*** READING PASSAGE ***

Queen Elizabeth II has achieved an incredible feat as she officially marks 70 years since she acceded to the throne.
On 6 February 1952, the Queen’s father, King George VI died suddenly and unexpectedly in his sleep. Aged just 52, the King had undergone surgery for carcinoma in September the year prior and had been slowly recovering.
The death of her father meant the then-Princess Elizabeth became the Queen when she was 25 years old. As she was in Kenya at the time, Her Majesty became the first sovereign in over 200 years to accede the throne while abroad.
The moment that the Queen found out about her father’s passing and her subsequent succession was a big plot point in the first season of Netflix’s The Crown, the fictional series depicting the Queen’s reign. But how did the moment play out in real life?
On 6 February 1952, Princess Elizabeth and Prince Philip were in Kenya on the first leg of a royal tour that would also take them to Australia and New Zealand. They were standing in for George VI who was too ill to take the trip.

*** End of READING PASSAGE ***
*** DATA FOR ANALYSIS ***

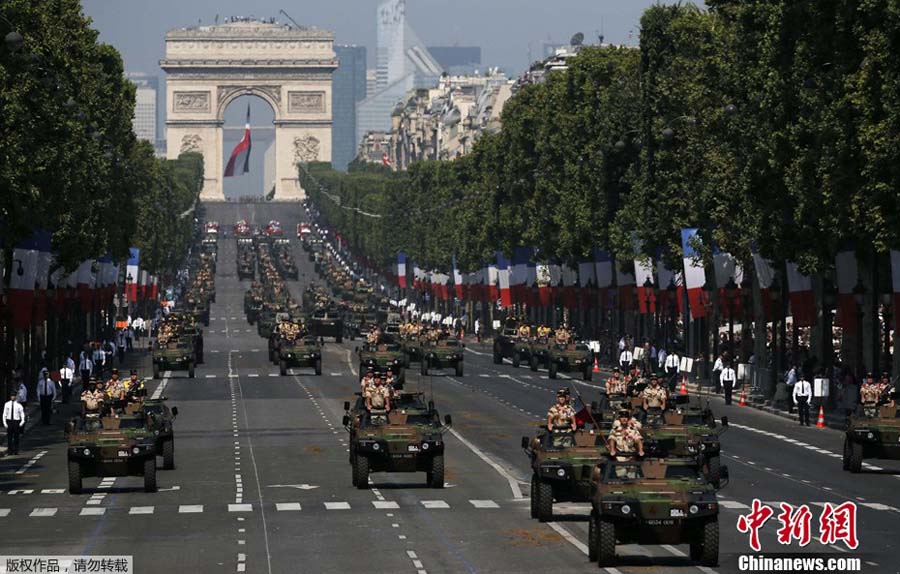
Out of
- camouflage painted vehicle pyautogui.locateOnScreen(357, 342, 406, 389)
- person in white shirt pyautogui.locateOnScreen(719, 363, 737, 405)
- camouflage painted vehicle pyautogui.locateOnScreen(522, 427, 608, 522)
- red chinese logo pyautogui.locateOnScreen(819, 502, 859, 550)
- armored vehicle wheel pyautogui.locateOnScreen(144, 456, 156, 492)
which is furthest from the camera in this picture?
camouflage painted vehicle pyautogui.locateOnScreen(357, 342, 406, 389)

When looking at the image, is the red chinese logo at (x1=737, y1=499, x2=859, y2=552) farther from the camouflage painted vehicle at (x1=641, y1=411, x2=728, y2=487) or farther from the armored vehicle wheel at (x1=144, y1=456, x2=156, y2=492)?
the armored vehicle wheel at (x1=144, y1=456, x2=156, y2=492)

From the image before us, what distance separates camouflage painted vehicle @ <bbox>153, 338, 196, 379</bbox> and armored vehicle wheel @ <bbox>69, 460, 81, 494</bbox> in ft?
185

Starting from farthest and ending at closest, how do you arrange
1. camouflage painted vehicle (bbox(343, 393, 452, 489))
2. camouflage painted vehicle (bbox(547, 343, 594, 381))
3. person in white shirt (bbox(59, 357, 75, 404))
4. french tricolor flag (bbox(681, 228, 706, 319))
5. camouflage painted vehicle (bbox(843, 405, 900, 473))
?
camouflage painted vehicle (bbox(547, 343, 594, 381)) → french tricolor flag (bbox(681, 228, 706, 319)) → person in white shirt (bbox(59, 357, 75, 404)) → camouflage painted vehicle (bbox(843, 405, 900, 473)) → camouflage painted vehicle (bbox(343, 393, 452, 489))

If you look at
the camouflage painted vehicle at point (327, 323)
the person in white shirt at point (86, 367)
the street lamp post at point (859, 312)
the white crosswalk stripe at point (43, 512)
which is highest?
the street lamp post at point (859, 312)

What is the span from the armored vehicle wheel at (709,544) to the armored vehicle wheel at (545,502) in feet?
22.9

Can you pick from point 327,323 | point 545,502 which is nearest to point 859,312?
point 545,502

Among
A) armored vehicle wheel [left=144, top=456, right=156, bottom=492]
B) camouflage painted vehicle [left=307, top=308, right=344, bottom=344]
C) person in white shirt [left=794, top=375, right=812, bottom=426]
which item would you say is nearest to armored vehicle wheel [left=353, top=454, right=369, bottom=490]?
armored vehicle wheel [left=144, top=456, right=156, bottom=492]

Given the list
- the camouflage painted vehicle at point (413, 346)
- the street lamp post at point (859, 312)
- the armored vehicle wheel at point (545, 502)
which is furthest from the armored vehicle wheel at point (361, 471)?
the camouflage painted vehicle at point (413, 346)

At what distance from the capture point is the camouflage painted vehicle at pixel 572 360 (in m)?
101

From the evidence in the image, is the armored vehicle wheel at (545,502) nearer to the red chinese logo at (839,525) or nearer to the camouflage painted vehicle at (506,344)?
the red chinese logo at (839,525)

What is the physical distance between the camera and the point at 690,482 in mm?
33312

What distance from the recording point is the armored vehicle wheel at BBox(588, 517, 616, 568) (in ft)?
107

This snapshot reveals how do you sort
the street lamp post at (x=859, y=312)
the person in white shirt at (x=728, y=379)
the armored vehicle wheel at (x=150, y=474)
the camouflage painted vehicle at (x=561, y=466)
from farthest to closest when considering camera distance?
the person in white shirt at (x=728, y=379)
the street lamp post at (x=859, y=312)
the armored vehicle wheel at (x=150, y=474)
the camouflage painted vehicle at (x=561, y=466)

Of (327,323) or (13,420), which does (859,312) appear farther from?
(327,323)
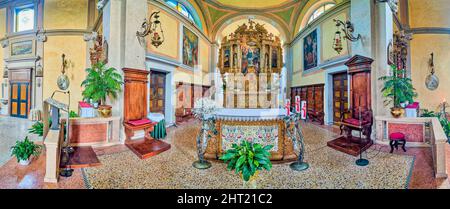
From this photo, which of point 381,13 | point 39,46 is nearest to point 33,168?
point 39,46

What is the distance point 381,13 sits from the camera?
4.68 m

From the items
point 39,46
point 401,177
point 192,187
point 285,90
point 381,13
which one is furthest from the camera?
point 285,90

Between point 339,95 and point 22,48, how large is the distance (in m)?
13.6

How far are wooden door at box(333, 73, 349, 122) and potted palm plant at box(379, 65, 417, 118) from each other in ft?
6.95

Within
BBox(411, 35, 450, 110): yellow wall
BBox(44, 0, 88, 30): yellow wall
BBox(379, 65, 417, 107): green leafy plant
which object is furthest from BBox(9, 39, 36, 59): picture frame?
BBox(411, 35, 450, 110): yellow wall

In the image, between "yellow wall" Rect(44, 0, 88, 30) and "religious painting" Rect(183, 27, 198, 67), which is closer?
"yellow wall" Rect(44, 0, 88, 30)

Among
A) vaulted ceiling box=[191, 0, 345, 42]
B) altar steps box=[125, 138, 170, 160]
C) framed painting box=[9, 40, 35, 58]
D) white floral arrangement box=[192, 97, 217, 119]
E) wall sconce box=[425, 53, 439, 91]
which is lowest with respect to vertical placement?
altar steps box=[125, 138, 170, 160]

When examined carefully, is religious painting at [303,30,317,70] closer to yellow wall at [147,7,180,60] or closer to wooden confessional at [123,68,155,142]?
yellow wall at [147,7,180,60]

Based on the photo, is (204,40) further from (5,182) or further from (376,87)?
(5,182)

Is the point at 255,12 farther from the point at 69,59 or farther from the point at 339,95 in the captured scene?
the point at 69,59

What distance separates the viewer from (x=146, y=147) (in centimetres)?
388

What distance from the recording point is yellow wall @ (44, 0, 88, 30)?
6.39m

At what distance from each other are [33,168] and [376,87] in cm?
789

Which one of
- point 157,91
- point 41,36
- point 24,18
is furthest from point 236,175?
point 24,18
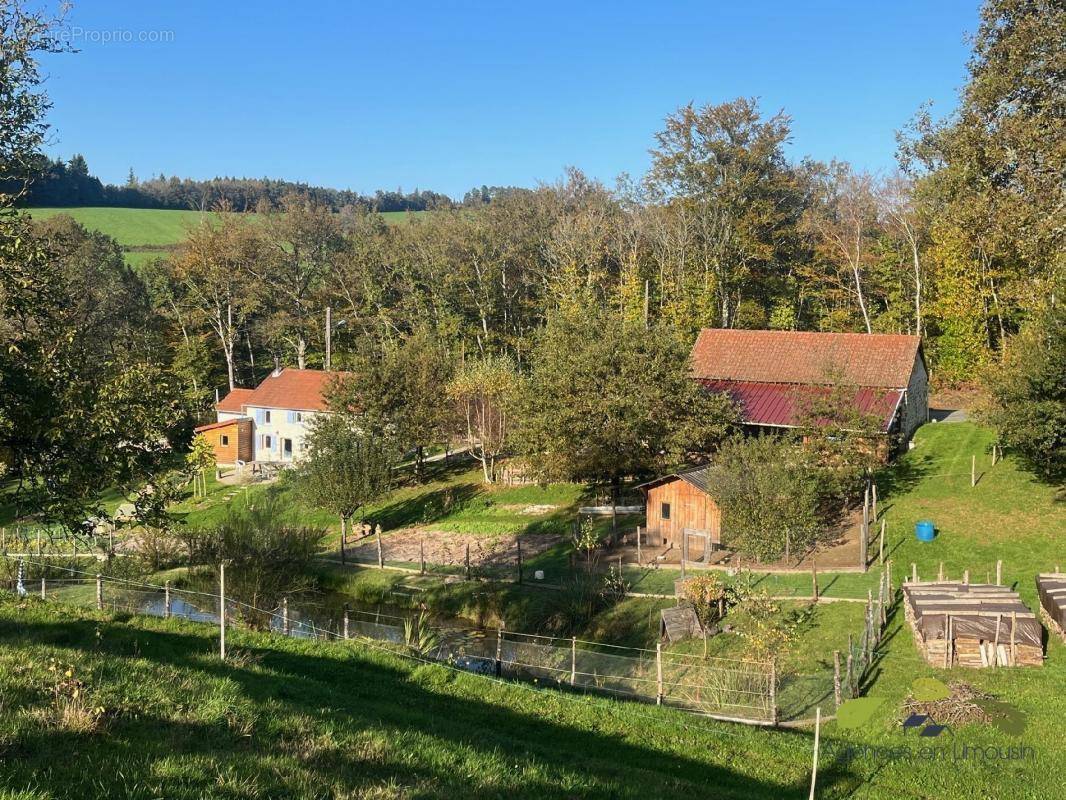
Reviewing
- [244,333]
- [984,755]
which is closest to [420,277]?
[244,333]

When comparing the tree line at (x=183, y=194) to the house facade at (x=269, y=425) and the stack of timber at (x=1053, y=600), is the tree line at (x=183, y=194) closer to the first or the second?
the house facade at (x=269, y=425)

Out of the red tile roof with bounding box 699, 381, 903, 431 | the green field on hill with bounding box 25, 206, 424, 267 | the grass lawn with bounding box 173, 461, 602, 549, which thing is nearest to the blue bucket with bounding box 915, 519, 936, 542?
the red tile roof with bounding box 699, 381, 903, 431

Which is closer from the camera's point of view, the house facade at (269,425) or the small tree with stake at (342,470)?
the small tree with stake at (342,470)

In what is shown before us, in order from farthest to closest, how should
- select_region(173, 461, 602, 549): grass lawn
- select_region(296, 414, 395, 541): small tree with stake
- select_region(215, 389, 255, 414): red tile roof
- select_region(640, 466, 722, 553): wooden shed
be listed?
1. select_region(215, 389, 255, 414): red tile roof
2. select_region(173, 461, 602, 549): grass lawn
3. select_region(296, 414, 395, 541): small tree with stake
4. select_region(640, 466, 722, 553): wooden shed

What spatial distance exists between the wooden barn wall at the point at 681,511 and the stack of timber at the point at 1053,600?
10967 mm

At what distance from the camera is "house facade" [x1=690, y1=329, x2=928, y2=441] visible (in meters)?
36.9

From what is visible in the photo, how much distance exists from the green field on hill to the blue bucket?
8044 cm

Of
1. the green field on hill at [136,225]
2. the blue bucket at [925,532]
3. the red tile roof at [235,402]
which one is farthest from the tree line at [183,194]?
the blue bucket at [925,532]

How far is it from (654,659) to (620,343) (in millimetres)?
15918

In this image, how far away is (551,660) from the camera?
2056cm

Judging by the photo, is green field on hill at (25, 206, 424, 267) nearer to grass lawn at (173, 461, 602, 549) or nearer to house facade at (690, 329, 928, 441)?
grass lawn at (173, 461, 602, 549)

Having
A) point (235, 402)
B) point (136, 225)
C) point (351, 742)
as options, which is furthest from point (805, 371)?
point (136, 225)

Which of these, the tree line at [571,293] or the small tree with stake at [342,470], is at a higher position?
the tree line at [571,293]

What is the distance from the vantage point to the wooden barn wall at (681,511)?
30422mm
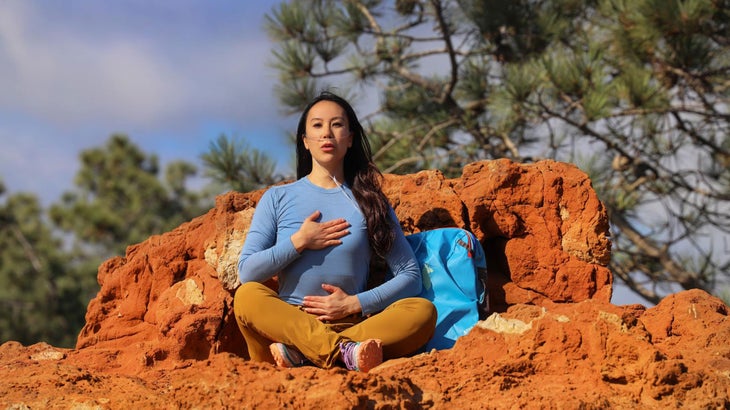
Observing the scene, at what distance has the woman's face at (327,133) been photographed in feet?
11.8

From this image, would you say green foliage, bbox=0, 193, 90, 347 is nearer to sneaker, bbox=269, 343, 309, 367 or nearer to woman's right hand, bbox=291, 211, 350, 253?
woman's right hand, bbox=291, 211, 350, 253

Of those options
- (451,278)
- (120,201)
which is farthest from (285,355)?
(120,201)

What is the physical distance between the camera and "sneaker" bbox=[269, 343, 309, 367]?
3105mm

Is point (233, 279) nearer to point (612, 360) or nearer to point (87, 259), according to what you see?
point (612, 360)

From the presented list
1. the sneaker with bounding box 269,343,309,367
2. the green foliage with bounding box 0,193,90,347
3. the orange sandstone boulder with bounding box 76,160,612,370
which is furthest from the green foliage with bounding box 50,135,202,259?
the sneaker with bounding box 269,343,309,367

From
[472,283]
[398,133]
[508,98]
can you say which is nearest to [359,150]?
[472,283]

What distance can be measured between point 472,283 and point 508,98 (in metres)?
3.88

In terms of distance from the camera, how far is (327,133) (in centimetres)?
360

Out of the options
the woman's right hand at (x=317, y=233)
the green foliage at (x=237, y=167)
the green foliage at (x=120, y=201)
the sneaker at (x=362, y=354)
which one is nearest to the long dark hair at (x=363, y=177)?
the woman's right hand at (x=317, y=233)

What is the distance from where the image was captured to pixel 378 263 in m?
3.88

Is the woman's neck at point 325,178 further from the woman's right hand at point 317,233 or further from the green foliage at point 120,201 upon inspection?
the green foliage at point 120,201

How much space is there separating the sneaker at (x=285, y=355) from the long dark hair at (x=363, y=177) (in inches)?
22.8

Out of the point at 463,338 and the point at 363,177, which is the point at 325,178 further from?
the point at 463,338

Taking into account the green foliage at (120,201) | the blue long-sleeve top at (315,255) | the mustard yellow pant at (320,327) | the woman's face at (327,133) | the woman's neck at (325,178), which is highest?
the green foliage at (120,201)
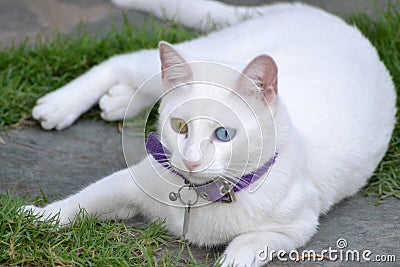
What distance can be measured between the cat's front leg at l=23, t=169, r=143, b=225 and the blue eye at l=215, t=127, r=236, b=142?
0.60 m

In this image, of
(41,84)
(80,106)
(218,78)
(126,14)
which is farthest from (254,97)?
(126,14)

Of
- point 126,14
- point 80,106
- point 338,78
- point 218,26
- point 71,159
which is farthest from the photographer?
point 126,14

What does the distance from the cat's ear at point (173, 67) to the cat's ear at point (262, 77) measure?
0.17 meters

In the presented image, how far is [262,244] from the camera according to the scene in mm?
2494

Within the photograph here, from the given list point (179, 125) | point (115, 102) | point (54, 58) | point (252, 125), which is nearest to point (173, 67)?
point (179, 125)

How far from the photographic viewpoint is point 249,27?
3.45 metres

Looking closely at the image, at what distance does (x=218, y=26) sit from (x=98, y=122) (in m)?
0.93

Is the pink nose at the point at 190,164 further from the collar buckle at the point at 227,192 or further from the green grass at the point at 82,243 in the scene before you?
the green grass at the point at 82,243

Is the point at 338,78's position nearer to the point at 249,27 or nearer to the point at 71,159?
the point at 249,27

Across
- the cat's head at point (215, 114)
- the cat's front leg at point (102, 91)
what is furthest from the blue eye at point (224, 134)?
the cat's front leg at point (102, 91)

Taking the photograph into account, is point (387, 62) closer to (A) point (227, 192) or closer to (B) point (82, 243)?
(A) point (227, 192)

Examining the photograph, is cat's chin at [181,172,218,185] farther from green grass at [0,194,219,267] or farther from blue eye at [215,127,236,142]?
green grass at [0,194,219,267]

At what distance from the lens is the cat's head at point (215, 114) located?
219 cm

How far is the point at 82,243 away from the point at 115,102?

*** End of DATA FOR ANALYSIS ***

[ASSIGNED TASK 1]: Write out the article on Queen Elizabeth II's accession from "On 6 February 1952, Princess" up to and including "take the trip.".
[ASSIGNED TASK 2]: Carry the article on Queen Elizabeth II's accession further, continuing directly after its final sentence.

[EXERCISE RESULT 1]:
On 6 February 1952, Princess Elizabeth and Prince Philip were in Kenya on the first leg of a royal tour that would also take them to Australia and New Zealand. They were standing in for George VI who was too ill to take the trip.

[EXERCISE RESULT 2]:
The Queen was well aware of her father’s declining health at this stage, and it’s reported that George VI had already started showing the Queen state papers and “the ways of the monarchy”.
The night the King died, the Queen and Prince Philip had spent the night at a game-viewing lodge just over 100 miles (165km) from Nairobi.
British hunter Jim Corbett who was also staying at the lodge at the time famously wrote in the visitor’s guide book: “For the first time in the history of the world, a young girl climbed into a tree one day a Princess and after having what she described as her most thrilling experience she climbed down from the tree next day a Queen.”
However, due to the remote location it wasn’t until the next day that Princess Elizabeth learned of her father’s death. The news was relayed to a senior courtier, who passed it on to the Queen’s private secretary Martin Charteris, who then phoned Prince Philip’s aide.
Philip learnt of the news on the pair’s return to Sagana Lodge from the game-viewing lodge and it was the Duke of Edinburgh who relayed it to the Queen. The pair then walked through the grounds of the lodge together.
After the news was broken to the Queen, she wrote letters apologising for cancelling the rest of their tour and she returned home immediately.
In Robert Lacey’s book, A Brief Life of the Queen, Charteris is quoted as saying that following the news of her father’s death, the Queen was “sitting erect, fully accepting her destiny”.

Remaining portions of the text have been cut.